Saturday, July 17, 2010

Saturday afternoon


Clouds have rolled in, thunder has boomed, the sky is dark. The rain is holding off. I am on the porch with the dogs, fans going, two couch cushions stuffed into one window so that Boscoe can't see out; he lies with his chin on the couch arm, staring at the street, and without the cushions blocking his view tends to bark at everything that passes by. His cataracts are getting worse, and he doesn't just respond to dogs anymore, but to children and power-walking moms and men on bicycles, even the one who sings opera as he pedals past. Anyone dare to pass our house, and Boscoe lets out a hollow, quavering but persistent Wooo! Woo! Wooo!

The couch cushions in the window make our house look white trashy, like we are blocking a torn screen, but it keeps things quiet.

I had so many things planned for today, a typical Saturday in the middle of summer: chores, and grocery shopping, and poking the broom into far corners of the living room and kitchen and hauling out wads of errant dog hair, and laundry, and decluttering, always on my list, and cleaning out my closet, which is overstuffed with clothes (I blame the size of the closet rather than the number of skirts), and visiting my aged mother, who I haven't seen in two weeks and can't see next week because I'll be out of town. Oh, and exercising, and riding my bike through the web of trails over by the dog park, where I always get lost, and stopping by the frame store to pick up the photograph we had reframed after the glass broke two weeks ago when it fell off the wall.

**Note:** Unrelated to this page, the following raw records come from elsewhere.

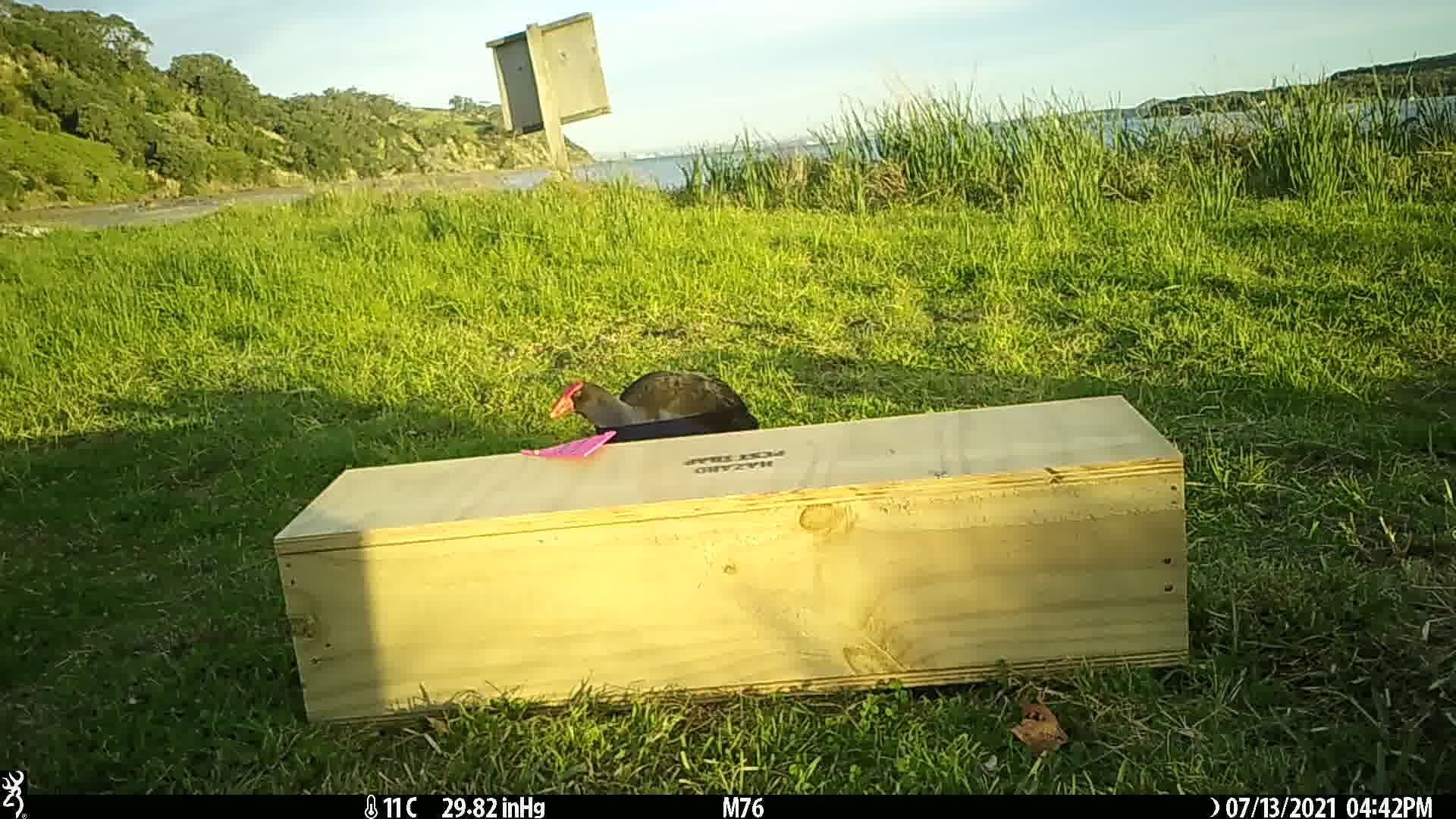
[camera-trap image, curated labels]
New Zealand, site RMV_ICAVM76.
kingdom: Animalia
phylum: Chordata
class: Aves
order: Gruiformes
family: Rallidae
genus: Porphyrio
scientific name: Porphyrio melanotus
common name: australasian swamphen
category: pukeko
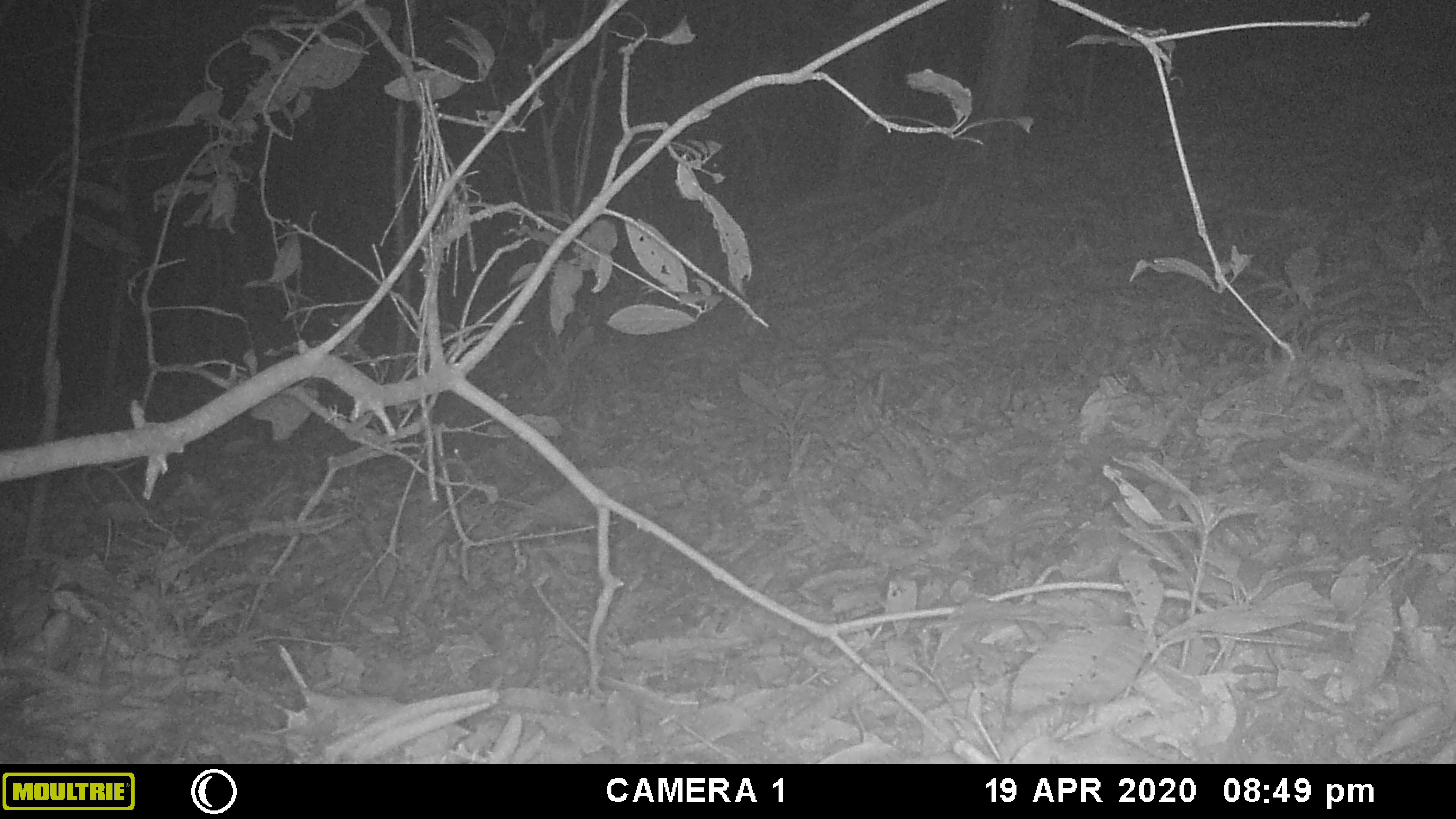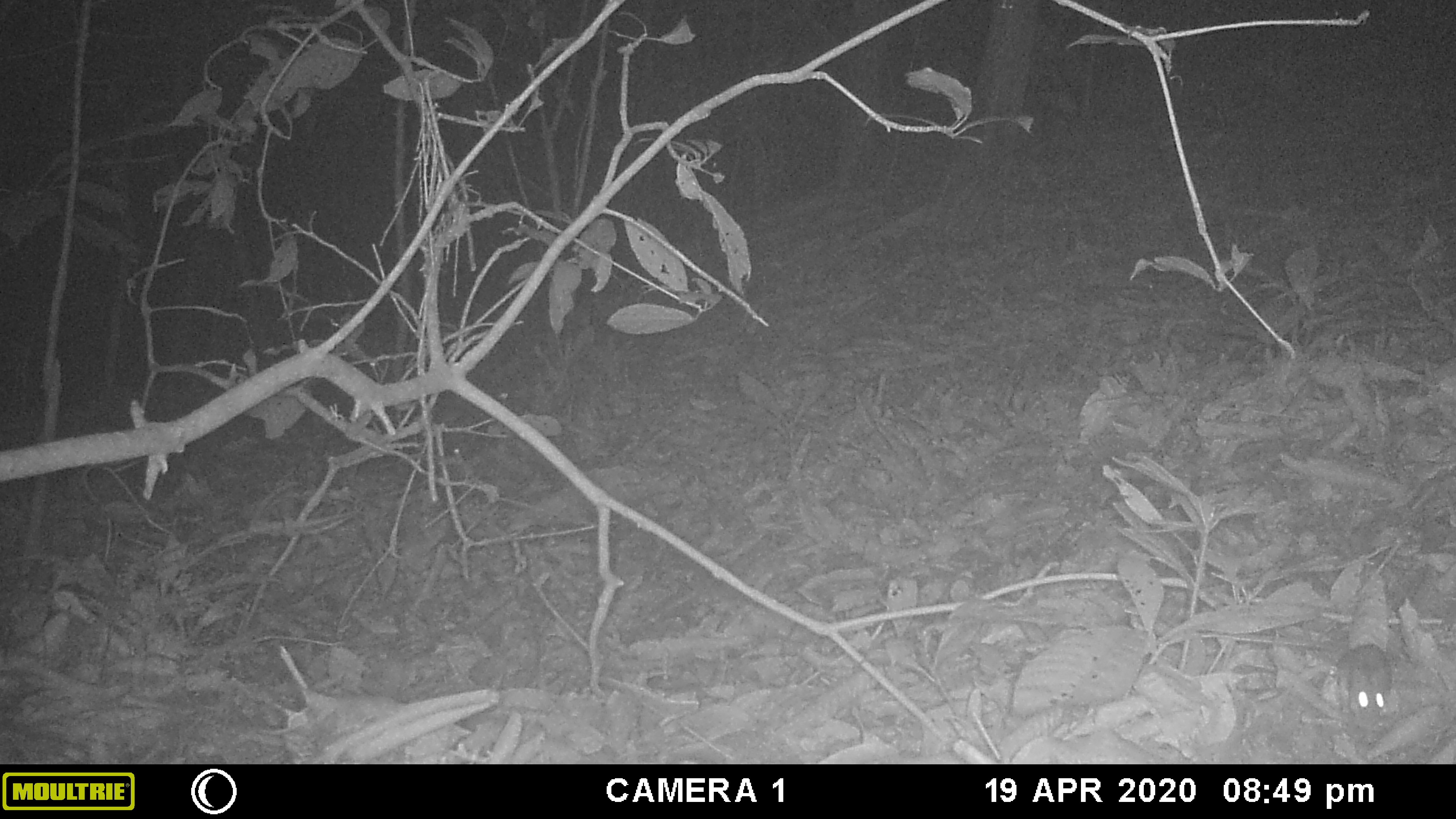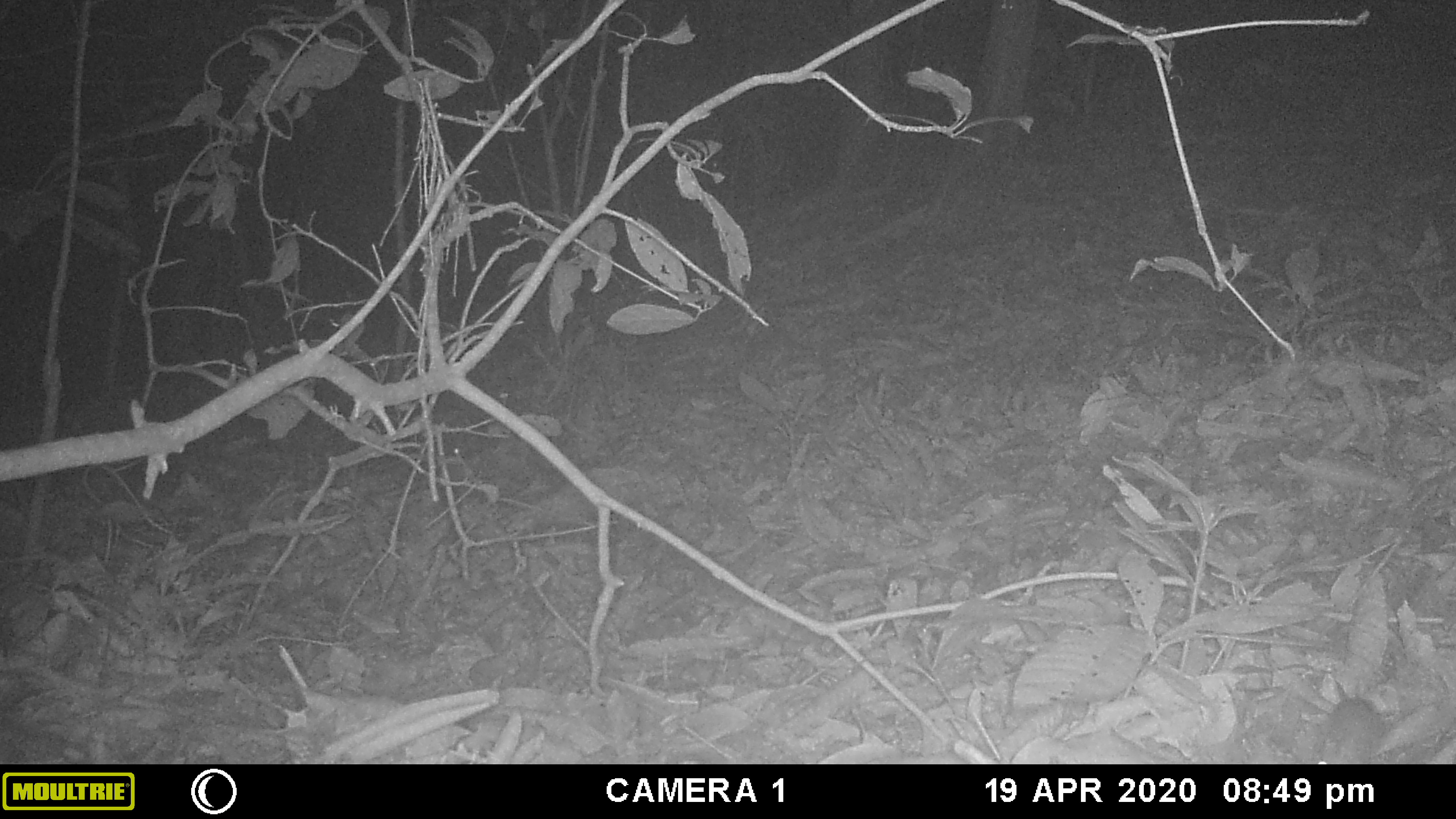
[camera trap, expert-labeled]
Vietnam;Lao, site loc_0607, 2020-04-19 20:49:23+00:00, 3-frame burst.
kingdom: Animalia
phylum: Chordata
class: Mammalia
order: Rodentia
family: Muridae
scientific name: Muridae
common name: old-world mice and rats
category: unidentified murid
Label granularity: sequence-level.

I have done none of those things.

Instead, I have been ... sitting on the porch. First admiring the gold streaks of morning sun on the grass, 70 degrees already at 7 a.m., and close; and, later, melting into the couch as the noontime sun beat down and the dew point lifted into the 70s, languidly sipping my lemonade from a tall, sweaty glass and leafing through a damp magazine, edges curled from the humidity; and then, fan aimed, sprawling on the love seat and watching the sky darken as the storm rolled in and stalled.

It is 4:30 in one of those glorious endless July days that go on and on. Time enough for chores and laundry; I am reading a good book ("Let's Take the Long Way Home") and occasionally hitting "refresh" on my Yahoo mail and trying to catch a breeze from the close air. The air has been still and thick all day, so filled with moisture that just moving from the couch to the kitchen to refill my lemonade glass leaves me perspiring and sticky, and I mop my damp upper lip and pluck at my shirt, longing for cool.

Ah---thunder! The sky is as dark as night. A few fat drops hit the pavement, raising a dusty, rainy smell. This weather must break, this close air must thin and dry, before I am doing any of my chores, before I am moving from this porch.

SUNDAY MORNING UPDATE


Well, the storms blew through here at about 9 p.m. and wow, strong storms they were, too. Straight-line winds, a few tornadoes on the ground, something called a "bow echo"--tornado sirens went off in our neighborhood a couple of times, which sent the dogs a-howling and sent all four of us to the basement. Boscoe, of course, had to be carried, since he hates those narrow basement steps, and at one point he tried to make a break for it back upstairs, lumbering butt-first backwards up the stairs, and we had to scoop him up and bring him back down.

But we are none the worse for all that now--a few tree branches down, and the humidity has dissipated for now. It's a cool 65 degrees at 7 a.m. and we are about to head out and explore the park. Above is a picture of our back screen porch, after the rain. The drops on the screen shimmer like diamonds. There is beauty in nature, wherever you look.